December 14, 2006
What's next for Palco's laid-off workers?
story & photo by HEIDI WALTERS
The storm was just starting to move in last Friday, mid-morning, and dried leaves clattered down Mill Street toward Scotia's charming downtown, driven by a gusty wind. Inside the Scotia Inn, on the corner of Mill and Main, about 35 newly "dislocated" workers listened as members of the Job Market consortium offered them tools for getting back on their feet and surviving the uncertain interim until they did.
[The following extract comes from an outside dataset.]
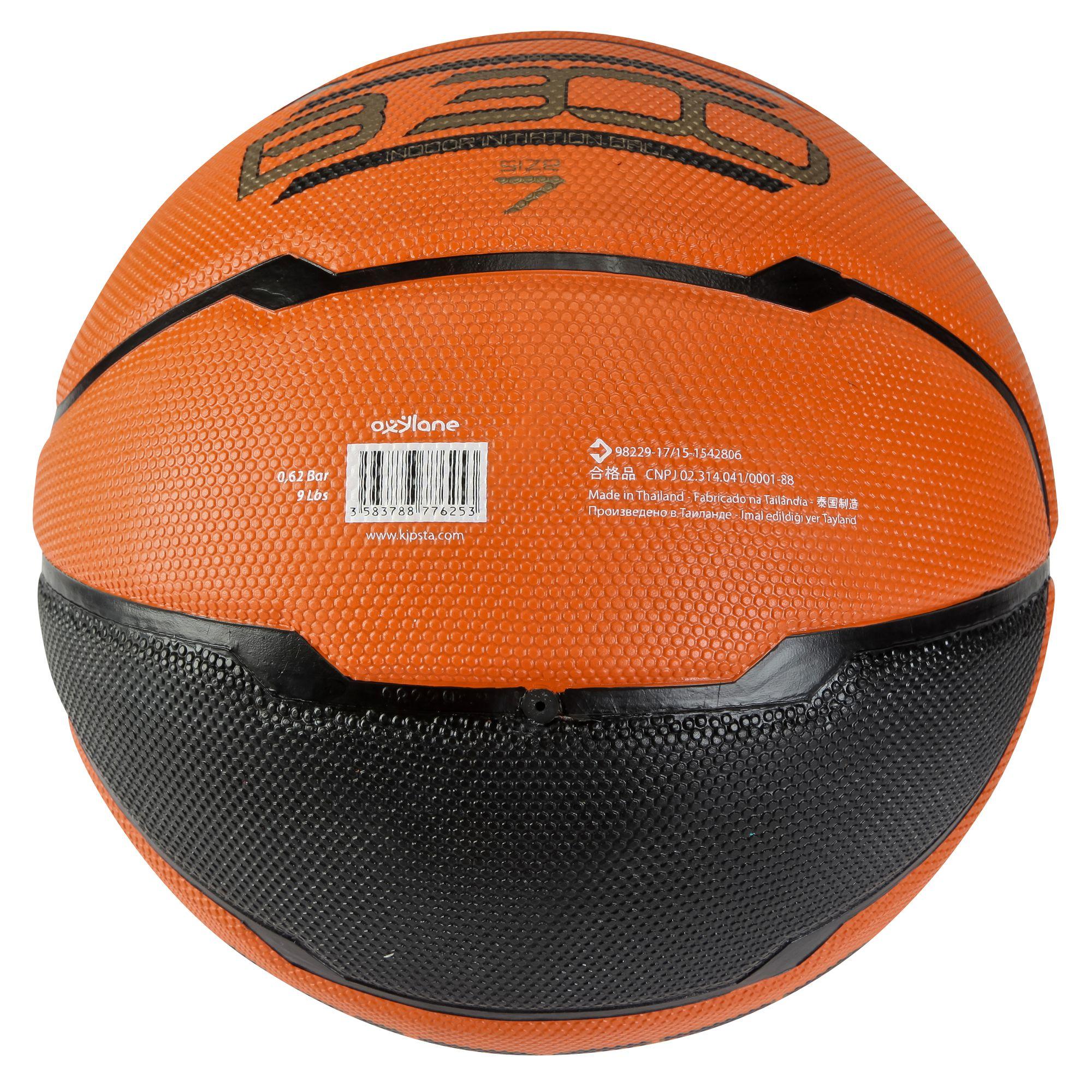 Ballon basket ball b300 taille 7 entrainement clubs collectivit s decathlon pro - Ballon basket decathlon ...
This was the second of two workshops held for the 86 Pacific Lumber employees laid off on Dec. 1. The company cited declining timber prices as the reason for belt-tightening. Another 50 workers had attended the workshop the day before. Some people seemed subdued, unhappy. But others seemed a little relieved -- even cautiously excited -- to be moving on, or retiring. They trickled in -- mill workers, forestry technicians, loader operators, office workers, department managers -- mostly men, including one man with his tiny daughter, and just a handful of women, although some of them were wives helping their husbands fill out the paperwork. Lunch and coffee were waited on a buffet table.
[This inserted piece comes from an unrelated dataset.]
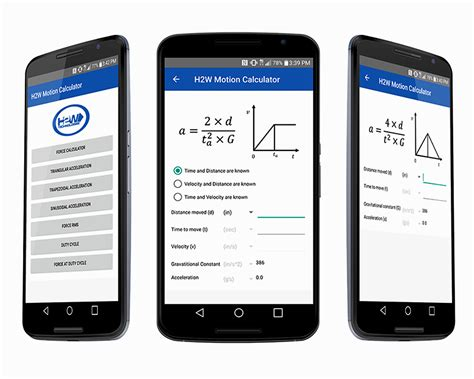 android calculator app linear motion calculator android app from h2w technologies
Some of the workers chatted a bit as they arrived -- laughing, shaking their heads. "That's life," said one man, greeting another. Another asked his friend what he was going to do next. Maybe look for work, the man, who looked about 60-something, said, maybe not. His wife added, laughing, "I've got enough things for him to do at home!"
They received packets upon packets of information. Here's where they could go to look for work, for retraining, for food stamps, for financial aid, for figuring out what to do with their 401Ks -- for just about everything. The workers filled out their unemployment insurance applications together -- the sooner those were filed, the sooner the benefits could begin.
Eduardo Vilches, standing up during the break and perusing a form, said he plans to enroll at College of the Redwoods. He's 42, and he wants to retrain as a mechanic. He started at Pacific Lumber in 1994, pulling greenchain and then moving through a succession of jobs: lumber handler, hula sawyer, cleanup and maintenance at the power plant, loader operator (feeding the boilers) and working "the hog" -- pulling lumber waste to break into smaller particles for the power plant. His last job there was in mechanics. He didn't expect the layoff, he said. But he's not looking back.
"I think positive," he said, smiling. "I had a kidney transplant two years ago, and in the last five years other smaller surgeries." He rolled up his sleeve to reveal a wrist made lumpy from dialysis. "So, I've been through a lot of badder stuff than this. Yes, this layoff is going to hurt my family [he has two kids], but we have to get through this."
At one table, a couple of younger men, maybe in their early 30s, declined to talk about their situations. "I'm kind of really just distraught over the whole thing, and I don't want to talk about it," said one.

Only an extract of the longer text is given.